When I use a different path on the Router it redirects successfully. For example if I give it:
Router::connect('/*', array('controller' => 'projects', 'action' => 'browser'));
it works fine. The problem arises when the controller used is pages, action display etc.
I'm pasting my routes.php file [since it is small] hoping that someone could give me a hint:
Router::connect('/', array('controller' => 'pages', 'action' => 'display', 'home'));
Router::connect('/company/*', array('controller' => 'articles', 'action' => 'view'));
Router::connect('/contact/*', array('controller' => 'contacts', 'action' => 'view'));
Router::connect('/lang/*', array('controller' => 'p28n', 'action' => 'change'));
Router::connect('/eng/*', array('controller' => 'p28n', 'action' => 'shuntRequest', 'lang' => 'eng'));
Router::connect('/gre/*', array('controller' => 'p28n', 'action' => 'shuntRequest', 'lang' => 'gre'));
Router::parseExtensions('xml');
Instead of trying to handle everything within the cakePHP route file, I would recommend that you use the .htaccess file to 301 redirect pages as necessary.

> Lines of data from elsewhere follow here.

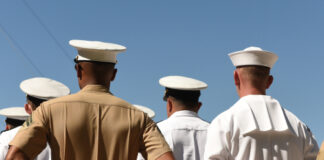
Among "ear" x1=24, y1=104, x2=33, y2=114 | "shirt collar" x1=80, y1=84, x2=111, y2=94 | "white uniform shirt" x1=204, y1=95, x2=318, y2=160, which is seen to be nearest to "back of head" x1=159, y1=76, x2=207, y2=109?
"ear" x1=24, y1=104, x2=33, y2=114

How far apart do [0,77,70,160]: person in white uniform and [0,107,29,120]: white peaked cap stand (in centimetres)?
101

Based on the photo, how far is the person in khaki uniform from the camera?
4516mm

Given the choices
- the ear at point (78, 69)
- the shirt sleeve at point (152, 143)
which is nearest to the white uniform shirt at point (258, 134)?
the shirt sleeve at point (152, 143)

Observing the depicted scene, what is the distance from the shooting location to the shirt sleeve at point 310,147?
5617mm

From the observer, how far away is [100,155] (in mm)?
4625

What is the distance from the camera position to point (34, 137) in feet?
14.6

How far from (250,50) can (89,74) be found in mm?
1857

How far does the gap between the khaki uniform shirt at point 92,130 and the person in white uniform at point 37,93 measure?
224 cm

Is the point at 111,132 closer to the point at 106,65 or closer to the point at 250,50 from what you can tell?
the point at 106,65

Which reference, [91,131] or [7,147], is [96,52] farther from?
[7,147]

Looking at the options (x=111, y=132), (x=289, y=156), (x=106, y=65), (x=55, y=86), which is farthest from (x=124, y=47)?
(x=55, y=86)

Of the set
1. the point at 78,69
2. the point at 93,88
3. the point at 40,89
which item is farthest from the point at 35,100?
the point at 93,88

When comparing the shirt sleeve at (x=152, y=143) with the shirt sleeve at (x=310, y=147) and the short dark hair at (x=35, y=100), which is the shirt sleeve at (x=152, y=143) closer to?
the shirt sleeve at (x=310, y=147)

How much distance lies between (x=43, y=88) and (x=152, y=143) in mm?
3279
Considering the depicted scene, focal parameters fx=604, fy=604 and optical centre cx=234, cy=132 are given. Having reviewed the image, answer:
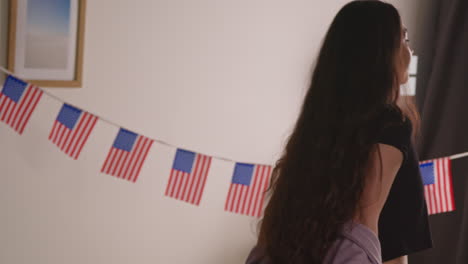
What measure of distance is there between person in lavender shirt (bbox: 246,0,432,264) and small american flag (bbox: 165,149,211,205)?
85 centimetres

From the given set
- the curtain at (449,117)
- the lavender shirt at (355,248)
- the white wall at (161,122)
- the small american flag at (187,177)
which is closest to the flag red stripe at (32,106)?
the white wall at (161,122)

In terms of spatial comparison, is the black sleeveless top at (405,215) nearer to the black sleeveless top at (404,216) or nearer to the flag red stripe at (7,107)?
the black sleeveless top at (404,216)

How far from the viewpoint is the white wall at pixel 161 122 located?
2.39 m

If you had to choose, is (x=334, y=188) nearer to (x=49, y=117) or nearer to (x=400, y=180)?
(x=400, y=180)

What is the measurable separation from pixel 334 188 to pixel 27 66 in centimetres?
137

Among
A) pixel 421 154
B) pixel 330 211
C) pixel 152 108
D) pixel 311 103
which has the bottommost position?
pixel 421 154

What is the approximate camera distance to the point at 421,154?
354 centimetres

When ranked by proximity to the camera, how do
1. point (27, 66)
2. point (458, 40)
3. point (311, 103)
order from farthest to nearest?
point (458, 40) < point (27, 66) < point (311, 103)

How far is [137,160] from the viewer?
229 cm

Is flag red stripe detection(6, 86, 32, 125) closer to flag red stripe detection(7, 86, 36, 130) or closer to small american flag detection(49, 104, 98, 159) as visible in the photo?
flag red stripe detection(7, 86, 36, 130)

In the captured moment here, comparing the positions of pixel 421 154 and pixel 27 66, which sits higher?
pixel 27 66

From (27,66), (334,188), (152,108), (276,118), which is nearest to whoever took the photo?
(334,188)

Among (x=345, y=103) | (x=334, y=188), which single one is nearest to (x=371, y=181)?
(x=334, y=188)

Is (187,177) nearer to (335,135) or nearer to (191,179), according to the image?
(191,179)
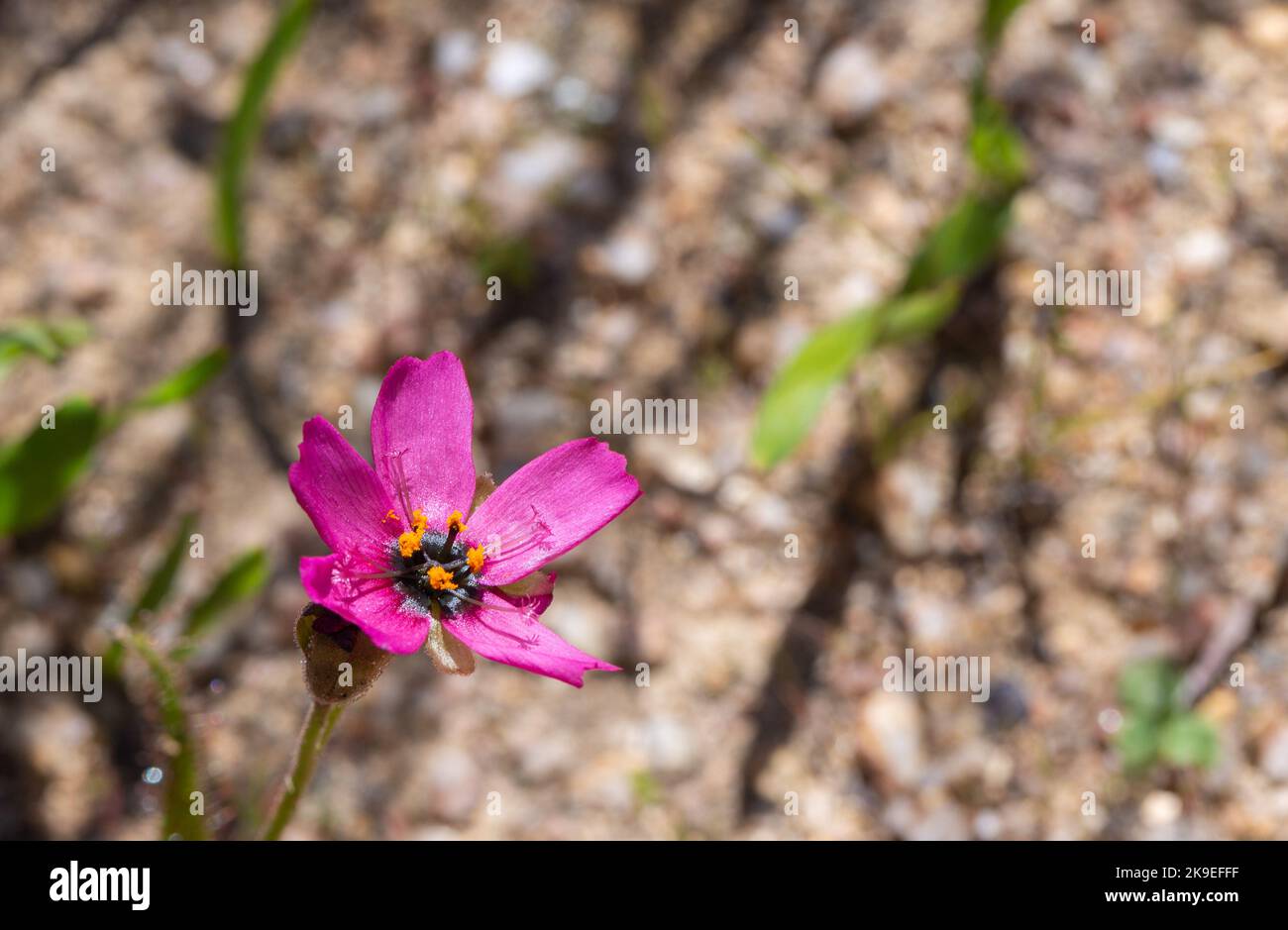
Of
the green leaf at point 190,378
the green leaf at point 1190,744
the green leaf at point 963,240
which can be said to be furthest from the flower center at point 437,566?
the green leaf at point 1190,744

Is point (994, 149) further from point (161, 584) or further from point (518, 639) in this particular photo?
point (161, 584)

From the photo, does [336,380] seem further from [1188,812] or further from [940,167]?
[1188,812]

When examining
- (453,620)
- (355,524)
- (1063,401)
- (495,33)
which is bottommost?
(453,620)

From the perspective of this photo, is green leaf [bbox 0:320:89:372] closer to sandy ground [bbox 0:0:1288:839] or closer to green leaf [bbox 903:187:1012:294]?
sandy ground [bbox 0:0:1288:839]

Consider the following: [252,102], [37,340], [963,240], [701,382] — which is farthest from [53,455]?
[963,240]

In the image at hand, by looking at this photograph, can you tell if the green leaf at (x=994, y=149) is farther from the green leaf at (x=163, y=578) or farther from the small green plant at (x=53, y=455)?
the green leaf at (x=163, y=578)

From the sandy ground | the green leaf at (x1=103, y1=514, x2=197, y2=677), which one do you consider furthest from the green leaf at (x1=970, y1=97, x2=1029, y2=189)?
the green leaf at (x1=103, y1=514, x2=197, y2=677)

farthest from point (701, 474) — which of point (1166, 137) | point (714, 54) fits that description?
point (1166, 137)
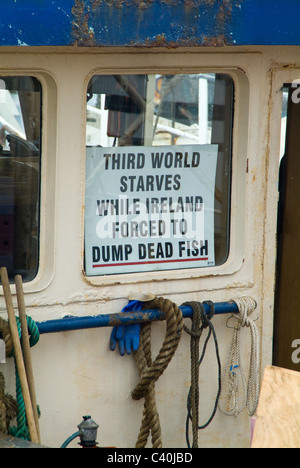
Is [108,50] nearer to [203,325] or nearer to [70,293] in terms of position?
[70,293]

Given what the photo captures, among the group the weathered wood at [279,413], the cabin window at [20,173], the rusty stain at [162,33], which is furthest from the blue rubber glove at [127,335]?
Answer: the rusty stain at [162,33]

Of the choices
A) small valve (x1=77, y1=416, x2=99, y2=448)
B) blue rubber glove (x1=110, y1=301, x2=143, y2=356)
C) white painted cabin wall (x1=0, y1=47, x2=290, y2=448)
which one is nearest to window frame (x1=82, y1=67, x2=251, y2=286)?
white painted cabin wall (x1=0, y1=47, x2=290, y2=448)

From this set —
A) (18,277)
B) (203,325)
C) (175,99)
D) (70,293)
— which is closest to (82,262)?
(70,293)

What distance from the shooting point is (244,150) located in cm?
361

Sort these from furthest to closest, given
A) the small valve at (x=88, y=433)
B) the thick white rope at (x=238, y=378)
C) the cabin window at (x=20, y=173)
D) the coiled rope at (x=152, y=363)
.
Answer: the thick white rope at (x=238, y=378) < the coiled rope at (x=152, y=363) < the cabin window at (x=20, y=173) < the small valve at (x=88, y=433)

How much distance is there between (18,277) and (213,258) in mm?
1057

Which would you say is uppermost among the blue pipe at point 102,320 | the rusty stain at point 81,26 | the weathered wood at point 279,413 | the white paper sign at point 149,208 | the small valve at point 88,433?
the rusty stain at point 81,26

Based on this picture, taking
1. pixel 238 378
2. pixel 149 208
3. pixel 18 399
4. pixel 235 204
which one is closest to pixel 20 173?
pixel 149 208

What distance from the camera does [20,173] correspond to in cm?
324

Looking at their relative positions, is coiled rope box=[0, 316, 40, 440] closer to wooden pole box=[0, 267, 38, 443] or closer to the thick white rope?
wooden pole box=[0, 267, 38, 443]

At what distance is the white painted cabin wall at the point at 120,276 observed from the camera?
10.5 ft

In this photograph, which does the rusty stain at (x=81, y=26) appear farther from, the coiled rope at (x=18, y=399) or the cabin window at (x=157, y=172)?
the coiled rope at (x=18, y=399)

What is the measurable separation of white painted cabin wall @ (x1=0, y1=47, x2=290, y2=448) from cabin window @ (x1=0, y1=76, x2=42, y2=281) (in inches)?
1.8

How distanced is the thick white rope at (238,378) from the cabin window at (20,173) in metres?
1.06
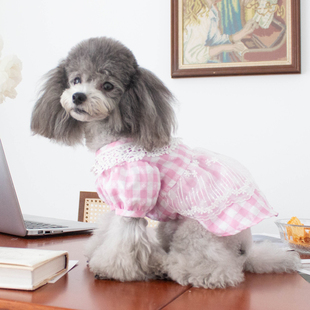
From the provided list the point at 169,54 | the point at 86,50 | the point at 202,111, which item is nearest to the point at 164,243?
the point at 86,50

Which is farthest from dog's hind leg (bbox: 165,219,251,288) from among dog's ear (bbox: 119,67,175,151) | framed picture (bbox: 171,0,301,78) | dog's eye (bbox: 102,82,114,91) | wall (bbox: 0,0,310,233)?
framed picture (bbox: 171,0,301,78)

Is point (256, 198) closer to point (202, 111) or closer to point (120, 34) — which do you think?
point (202, 111)

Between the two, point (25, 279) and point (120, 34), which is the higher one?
point (120, 34)

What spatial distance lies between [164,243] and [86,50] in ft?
1.70

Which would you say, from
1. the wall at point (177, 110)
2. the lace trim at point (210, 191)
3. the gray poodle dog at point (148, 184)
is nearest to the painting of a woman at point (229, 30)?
the wall at point (177, 110)

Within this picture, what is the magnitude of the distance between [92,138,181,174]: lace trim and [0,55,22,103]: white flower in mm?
260

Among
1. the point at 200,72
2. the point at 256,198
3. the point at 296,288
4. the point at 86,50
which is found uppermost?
the point at 200,72

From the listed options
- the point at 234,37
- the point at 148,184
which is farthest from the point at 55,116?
the point at 234,37

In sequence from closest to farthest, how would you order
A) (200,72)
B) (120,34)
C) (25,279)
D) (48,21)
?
(25,279) → (200,72) → (120,34) → (48,21)

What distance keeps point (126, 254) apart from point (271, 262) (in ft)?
1.13

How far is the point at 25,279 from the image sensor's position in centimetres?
66

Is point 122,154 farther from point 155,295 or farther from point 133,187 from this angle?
point 155,295

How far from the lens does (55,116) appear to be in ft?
3.04

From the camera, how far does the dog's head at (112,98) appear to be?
2.76ft
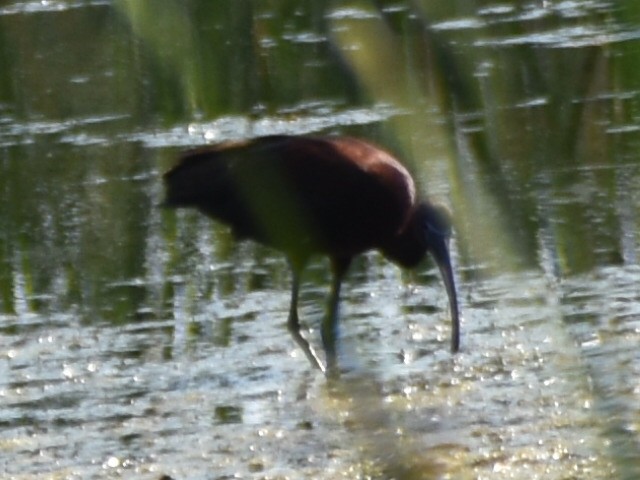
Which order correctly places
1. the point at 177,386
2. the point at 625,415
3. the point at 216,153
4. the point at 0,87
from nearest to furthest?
the point at 625,415
the point at 177,386
the point at 216,153
the point at 0,87

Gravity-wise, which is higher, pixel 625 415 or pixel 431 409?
pixel 625 415

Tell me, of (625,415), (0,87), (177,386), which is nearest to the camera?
(625,415)

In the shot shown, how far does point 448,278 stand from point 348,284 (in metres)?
0.88

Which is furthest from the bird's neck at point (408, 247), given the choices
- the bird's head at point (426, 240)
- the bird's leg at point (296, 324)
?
the bird's leg at point (296, 324)

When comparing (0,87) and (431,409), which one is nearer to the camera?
(431,409)

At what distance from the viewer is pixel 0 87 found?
9.88m

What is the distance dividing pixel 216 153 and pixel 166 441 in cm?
105

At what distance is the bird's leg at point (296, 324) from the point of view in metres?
4.91

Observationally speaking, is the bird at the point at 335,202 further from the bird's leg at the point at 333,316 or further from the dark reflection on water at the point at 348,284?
the dark reflection on water at the point at 348,284

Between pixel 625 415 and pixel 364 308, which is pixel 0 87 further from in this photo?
pixel 625 415

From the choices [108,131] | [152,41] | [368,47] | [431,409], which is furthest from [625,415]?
[108,131]

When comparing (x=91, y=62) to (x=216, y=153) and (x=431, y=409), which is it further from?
(x=431, y=409)

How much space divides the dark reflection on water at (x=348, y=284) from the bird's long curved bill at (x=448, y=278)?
1.9 inches

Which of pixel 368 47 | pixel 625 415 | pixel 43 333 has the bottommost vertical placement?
pixel 43 333
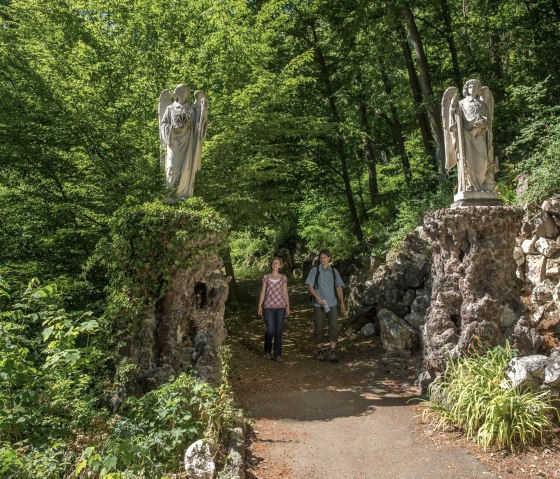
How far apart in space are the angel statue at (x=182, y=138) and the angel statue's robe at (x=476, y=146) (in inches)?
137

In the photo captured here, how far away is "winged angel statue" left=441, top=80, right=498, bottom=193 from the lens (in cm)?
638

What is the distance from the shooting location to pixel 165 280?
578 centimetres

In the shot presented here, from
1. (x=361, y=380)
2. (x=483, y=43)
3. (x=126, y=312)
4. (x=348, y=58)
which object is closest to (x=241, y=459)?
(x=126, y=312)

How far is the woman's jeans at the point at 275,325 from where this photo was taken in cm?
814

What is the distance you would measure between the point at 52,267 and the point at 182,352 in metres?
3.04

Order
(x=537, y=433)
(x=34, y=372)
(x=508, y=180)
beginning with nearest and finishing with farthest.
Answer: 1. (x=34, y=372)
2. (x=537, y=433)
3. (x=508, y=180)

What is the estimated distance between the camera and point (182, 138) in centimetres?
655

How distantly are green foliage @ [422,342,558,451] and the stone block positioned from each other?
3.15 metres

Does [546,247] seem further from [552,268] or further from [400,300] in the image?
[400,300]

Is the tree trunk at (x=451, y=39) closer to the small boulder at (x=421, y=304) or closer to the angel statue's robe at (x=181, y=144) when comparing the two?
the small boulder at (x=421, y=304)

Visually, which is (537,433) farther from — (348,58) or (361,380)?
(348,58)

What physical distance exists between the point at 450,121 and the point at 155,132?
4.73 metres

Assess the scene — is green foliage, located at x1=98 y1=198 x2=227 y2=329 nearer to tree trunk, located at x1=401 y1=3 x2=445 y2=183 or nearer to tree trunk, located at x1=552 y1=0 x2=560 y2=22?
tree trunk, located at x1=401 y1=3 x2=445 y2=183

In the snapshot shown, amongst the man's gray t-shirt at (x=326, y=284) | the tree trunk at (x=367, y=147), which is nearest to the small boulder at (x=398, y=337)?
the man's gray t-shirt at (x=326, y=284)
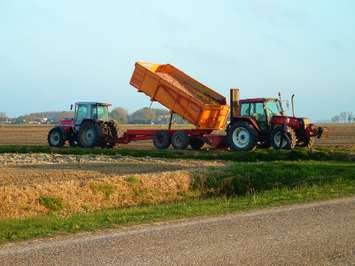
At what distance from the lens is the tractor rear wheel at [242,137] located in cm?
2989

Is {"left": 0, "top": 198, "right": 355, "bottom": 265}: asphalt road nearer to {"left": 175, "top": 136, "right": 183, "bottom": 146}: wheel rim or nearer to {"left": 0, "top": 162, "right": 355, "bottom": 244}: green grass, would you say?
{"left": 0, "top": 162, "right": 355, "bottom": 244}: green grass

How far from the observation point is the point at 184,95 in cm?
3159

What you have above will not transfer the rankings over because as far as i can see there is no 301 redirect being outputted in any of the routes.php based solutions you proposed.
The bigger problem is that a Route doesn't redirect, it connects URLs with responses. In other words, it makes sure that your now invalid URLs still yield a valid page. Which is exactly the opposite of what you want to achieve.
You want to tell visitors that a URL that used to be valid isn't anymore. You do this by issuing appropriate HTTP response codes, 301 Moved Permanently in this case. Without doing this the URLs will still appear valid to search engines and they won't update their index.
You'd either have to connect all the invalid URLs via Routes to some controller action that'll issue a $this->redirect('...', 301) or you could use some .htaccess rules to redirect. Which one to use depends on the complexity of the redirect, but you'll probably be able to use simple .htaccess mod_rewrite rules.